2. Una molécula de anticuerpo recombinante de
acuerdo con la reivindicación 1, que comprende además residuos
donadores del anticuerpo monoclonal de rata 39D10 en los residuos
marco conservados 23 y 77 de dicha cadena pesada injertada a
CDR.
3. Una molécula de anticuerpo recombinante de
acuerdo con la reivindicación 1 o la reivindicación 2, que comprende
además residuos donadores del anticuerpo monoclonal de rata 39D10 en
el residuo marco conservado 22 de dicha cadena ligera injertada a
CDR.
4. Una molécula de anticuerpo recombinante de
acuerdo con una cualquiera de las reivindicaciones 1 a 3, en la que
los residuos aceptores humanos para la cadena pesada injertada a CDR
son residuos de cadena pesada del grupo III humano, y los residuos
aceptores de la cadena ligera injertada a CDR son residuos de cadena
ligera del grupo I humano.
5. Una molécula de anticuerpo recombinante de
acuerdo con la reivindicación 4, que comprende la región variable de
cadena pesada mostrada en la figura 6 <SEC ID 28> y la región
variable de cadena ligera mostrada en la figura 5 <SEC ID
26>.
6. Una secuencia de ADN que codifica el dominio
variable de la cadena pesada injertada a CDR y/o el dominio variable
de la cadena ligera injertada a CDR de un anticuerpo de acuerdo con
cualquiera de las reivindicaciones anteriores.

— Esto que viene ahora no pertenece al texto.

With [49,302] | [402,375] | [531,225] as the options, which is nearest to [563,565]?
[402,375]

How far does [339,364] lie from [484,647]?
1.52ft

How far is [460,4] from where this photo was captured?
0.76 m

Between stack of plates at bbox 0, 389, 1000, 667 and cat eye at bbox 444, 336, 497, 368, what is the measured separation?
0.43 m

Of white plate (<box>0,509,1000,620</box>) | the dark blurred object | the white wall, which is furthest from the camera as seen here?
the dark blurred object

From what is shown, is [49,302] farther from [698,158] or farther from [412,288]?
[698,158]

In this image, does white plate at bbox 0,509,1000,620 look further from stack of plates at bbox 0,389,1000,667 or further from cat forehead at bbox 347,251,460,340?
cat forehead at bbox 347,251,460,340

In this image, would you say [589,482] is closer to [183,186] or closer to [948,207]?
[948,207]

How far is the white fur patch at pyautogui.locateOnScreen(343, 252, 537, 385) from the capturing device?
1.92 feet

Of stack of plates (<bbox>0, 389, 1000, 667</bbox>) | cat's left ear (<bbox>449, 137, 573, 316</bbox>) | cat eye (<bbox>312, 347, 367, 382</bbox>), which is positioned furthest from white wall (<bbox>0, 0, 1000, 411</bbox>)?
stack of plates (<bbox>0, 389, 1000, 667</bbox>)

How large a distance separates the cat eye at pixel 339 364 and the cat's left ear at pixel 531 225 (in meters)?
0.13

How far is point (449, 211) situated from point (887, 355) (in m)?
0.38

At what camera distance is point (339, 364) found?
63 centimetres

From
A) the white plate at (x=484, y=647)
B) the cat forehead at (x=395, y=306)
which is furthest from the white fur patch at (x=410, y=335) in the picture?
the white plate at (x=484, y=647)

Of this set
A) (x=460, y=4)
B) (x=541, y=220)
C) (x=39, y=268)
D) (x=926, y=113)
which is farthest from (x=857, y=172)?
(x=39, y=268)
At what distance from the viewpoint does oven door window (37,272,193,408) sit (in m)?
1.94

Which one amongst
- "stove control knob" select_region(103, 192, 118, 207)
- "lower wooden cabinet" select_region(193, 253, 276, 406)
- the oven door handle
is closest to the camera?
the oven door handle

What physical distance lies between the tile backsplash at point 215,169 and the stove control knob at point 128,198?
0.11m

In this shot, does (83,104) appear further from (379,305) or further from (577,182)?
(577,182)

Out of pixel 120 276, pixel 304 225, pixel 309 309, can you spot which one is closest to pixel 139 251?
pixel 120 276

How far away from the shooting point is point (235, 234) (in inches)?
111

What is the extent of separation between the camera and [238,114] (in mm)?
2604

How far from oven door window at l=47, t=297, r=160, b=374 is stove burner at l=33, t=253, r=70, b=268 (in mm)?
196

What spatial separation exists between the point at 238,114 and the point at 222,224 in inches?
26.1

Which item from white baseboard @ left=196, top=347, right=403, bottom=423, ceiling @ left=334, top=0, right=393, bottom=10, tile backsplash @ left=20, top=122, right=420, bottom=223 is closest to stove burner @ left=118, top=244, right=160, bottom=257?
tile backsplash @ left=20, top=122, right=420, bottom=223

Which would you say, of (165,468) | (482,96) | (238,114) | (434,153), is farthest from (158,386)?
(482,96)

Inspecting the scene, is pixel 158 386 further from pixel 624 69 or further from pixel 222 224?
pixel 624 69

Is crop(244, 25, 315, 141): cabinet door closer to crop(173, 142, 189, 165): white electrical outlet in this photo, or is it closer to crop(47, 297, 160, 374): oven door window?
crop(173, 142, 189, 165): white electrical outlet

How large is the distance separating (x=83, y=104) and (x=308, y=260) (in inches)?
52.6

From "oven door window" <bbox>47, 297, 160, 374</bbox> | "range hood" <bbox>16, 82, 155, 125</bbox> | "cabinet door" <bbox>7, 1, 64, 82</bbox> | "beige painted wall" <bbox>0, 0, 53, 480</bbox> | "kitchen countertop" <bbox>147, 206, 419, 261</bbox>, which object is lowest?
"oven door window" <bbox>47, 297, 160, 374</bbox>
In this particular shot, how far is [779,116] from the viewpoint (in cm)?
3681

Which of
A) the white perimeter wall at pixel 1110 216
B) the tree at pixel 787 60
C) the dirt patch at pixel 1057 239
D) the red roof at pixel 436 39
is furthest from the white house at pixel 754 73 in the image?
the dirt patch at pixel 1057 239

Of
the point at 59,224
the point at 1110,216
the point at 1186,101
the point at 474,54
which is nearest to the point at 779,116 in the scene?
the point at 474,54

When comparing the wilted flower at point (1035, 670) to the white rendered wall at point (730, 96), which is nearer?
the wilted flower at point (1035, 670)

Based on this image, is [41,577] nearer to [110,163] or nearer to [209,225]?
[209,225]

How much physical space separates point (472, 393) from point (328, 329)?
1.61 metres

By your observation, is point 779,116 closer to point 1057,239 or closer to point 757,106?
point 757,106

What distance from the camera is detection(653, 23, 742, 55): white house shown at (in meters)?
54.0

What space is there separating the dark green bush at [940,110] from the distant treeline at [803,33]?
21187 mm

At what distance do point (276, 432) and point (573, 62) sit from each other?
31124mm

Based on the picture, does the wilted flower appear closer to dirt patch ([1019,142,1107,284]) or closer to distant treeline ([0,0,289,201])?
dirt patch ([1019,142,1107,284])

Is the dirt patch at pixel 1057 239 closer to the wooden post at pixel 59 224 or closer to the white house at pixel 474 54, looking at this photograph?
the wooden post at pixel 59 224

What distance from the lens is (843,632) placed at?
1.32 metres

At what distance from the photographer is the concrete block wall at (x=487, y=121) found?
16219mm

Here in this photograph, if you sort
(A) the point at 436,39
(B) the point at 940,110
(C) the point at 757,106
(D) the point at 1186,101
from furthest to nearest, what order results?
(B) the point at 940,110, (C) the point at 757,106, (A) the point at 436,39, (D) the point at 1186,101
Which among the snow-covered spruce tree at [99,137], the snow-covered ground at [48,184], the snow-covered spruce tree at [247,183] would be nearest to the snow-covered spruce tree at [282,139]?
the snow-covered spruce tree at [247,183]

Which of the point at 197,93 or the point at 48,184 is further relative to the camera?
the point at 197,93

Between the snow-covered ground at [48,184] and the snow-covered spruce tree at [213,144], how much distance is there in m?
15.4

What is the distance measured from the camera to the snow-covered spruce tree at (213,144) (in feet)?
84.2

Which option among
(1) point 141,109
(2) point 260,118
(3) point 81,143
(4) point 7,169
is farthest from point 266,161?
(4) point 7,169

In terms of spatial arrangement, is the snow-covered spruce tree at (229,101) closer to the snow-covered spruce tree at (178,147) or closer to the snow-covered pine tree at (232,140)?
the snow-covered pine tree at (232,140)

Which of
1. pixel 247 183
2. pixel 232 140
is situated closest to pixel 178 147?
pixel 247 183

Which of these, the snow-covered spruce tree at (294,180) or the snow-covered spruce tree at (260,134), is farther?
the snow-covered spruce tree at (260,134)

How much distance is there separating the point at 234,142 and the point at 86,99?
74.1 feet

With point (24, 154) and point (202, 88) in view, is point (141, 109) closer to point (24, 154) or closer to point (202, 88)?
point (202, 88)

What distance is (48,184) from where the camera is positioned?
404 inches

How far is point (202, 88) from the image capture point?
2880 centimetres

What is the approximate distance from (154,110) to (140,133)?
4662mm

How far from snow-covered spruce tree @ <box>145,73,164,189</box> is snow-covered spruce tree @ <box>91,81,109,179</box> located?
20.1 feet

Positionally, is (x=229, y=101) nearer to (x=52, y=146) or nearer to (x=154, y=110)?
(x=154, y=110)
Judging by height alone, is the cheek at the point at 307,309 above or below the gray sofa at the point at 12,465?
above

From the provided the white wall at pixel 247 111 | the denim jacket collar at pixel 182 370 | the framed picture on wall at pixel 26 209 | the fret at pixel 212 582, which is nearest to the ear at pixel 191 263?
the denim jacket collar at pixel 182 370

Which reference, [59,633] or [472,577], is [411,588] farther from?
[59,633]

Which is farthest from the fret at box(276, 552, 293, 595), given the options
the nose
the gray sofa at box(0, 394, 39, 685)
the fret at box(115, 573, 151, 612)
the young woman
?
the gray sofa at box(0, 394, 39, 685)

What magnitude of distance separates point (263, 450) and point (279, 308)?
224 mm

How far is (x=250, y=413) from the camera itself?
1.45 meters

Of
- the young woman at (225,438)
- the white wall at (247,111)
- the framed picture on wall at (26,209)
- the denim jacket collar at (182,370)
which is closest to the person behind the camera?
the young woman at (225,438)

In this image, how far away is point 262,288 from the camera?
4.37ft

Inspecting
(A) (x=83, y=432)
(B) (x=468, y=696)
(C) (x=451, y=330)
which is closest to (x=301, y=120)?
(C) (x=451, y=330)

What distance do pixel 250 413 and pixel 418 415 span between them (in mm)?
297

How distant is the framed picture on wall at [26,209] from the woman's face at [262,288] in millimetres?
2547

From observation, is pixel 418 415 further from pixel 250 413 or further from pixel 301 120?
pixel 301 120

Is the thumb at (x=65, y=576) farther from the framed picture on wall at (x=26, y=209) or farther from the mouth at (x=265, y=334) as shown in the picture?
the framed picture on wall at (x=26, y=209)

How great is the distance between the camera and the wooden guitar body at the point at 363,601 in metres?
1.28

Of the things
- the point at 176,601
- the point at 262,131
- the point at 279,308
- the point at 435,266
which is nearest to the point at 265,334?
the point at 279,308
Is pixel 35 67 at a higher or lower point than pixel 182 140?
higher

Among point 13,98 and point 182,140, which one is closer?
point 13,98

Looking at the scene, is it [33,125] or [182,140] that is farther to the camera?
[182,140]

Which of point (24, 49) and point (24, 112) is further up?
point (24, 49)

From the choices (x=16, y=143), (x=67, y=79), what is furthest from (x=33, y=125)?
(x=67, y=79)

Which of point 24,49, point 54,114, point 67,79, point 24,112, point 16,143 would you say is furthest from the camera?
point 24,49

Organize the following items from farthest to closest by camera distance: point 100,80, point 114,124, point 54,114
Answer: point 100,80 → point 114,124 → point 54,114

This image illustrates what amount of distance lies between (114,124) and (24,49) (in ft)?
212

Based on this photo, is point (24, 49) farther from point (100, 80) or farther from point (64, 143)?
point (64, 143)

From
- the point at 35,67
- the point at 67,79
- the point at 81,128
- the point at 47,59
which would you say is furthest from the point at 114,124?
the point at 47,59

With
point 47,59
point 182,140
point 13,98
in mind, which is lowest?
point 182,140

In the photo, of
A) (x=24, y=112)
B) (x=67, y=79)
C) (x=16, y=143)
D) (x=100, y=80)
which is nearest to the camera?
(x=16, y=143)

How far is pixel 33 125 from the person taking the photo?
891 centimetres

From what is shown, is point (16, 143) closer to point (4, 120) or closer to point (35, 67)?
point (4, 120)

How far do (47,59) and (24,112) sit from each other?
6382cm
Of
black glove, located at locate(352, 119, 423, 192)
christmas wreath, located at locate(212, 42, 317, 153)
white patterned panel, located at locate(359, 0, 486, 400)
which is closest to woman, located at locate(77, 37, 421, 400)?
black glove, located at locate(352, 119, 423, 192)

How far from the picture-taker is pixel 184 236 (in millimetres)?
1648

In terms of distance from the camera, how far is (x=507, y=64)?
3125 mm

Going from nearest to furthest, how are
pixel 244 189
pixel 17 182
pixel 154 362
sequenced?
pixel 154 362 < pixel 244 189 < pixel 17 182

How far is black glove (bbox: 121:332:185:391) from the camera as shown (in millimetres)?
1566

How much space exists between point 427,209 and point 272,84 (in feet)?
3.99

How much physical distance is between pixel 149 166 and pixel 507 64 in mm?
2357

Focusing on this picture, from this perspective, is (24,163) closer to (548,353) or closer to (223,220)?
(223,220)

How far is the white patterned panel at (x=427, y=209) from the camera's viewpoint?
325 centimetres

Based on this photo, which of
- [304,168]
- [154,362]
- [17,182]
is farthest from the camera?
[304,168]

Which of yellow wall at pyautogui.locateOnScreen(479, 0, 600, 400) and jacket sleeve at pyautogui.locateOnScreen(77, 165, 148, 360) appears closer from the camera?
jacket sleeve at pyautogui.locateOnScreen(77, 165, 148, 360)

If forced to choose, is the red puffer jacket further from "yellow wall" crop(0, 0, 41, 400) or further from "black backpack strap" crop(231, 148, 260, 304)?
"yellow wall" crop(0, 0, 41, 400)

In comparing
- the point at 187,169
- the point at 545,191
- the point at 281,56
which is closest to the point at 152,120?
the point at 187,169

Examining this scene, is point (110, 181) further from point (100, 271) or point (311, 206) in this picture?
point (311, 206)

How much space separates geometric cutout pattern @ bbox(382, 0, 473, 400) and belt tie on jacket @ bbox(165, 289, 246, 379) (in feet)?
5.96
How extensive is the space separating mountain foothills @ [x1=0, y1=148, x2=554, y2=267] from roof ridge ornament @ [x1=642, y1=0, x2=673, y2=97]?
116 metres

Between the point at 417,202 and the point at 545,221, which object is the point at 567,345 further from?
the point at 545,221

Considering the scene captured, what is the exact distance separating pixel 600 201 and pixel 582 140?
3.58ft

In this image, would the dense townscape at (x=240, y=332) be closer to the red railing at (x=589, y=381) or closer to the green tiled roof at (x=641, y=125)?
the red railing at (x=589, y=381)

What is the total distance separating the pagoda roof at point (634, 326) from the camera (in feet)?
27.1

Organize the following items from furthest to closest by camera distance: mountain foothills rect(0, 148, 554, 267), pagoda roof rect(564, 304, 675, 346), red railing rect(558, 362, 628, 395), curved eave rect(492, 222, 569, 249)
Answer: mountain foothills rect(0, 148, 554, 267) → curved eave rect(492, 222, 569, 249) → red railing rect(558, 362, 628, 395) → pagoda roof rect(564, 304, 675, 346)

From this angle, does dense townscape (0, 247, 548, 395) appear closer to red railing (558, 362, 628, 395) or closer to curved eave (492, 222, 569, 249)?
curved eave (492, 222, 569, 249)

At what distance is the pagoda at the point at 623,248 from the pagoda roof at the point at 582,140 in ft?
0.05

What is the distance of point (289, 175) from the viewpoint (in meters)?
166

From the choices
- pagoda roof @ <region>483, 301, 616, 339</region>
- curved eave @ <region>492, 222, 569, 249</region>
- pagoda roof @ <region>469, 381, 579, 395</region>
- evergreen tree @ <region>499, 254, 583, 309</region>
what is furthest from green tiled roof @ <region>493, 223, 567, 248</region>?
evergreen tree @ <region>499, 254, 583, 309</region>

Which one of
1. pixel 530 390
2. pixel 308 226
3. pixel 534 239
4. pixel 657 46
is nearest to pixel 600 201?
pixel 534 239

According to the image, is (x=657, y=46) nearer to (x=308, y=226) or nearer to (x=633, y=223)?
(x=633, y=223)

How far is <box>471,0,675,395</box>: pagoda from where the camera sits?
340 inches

7. Una composición terapéutica o de diagnóstico
que comprende la molécula de anticuerpo de una cualquiera de las
reivindicaciones 1 a 5 combinada con un vehículo, diluyente o
excipiente farmacéuticamente aceptable.
8. Una molécula de anticuerpo de acuerdo con una
cualquiera de las reivindicaciones 1 a 5 para su uso en terapia o
diagnóstico.
9. Uso de una cantidad eficaz de una molécula de
anticuerpo de acuerdo con una cualquiera de las reivindicaciones 1 a
5 en la fabricación de un medicamento para administrar a un sujeto
humano o animal para tratar la eosinofilia.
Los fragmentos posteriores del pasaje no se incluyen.